REQUIRED WORK
Please retype the data below word for word, leaving out the pictures.

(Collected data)
-- start --

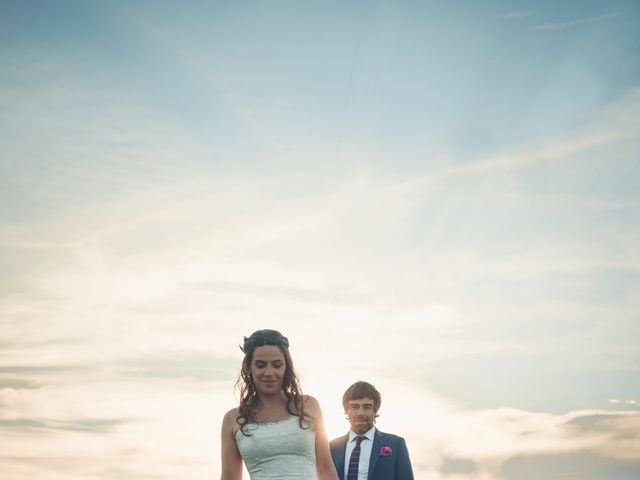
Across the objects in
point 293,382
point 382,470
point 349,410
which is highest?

-- end --

SOLUTION TO THE EXERCISE
Across the objects in
point 293,382
point 382,470
point 349,410
which is highest?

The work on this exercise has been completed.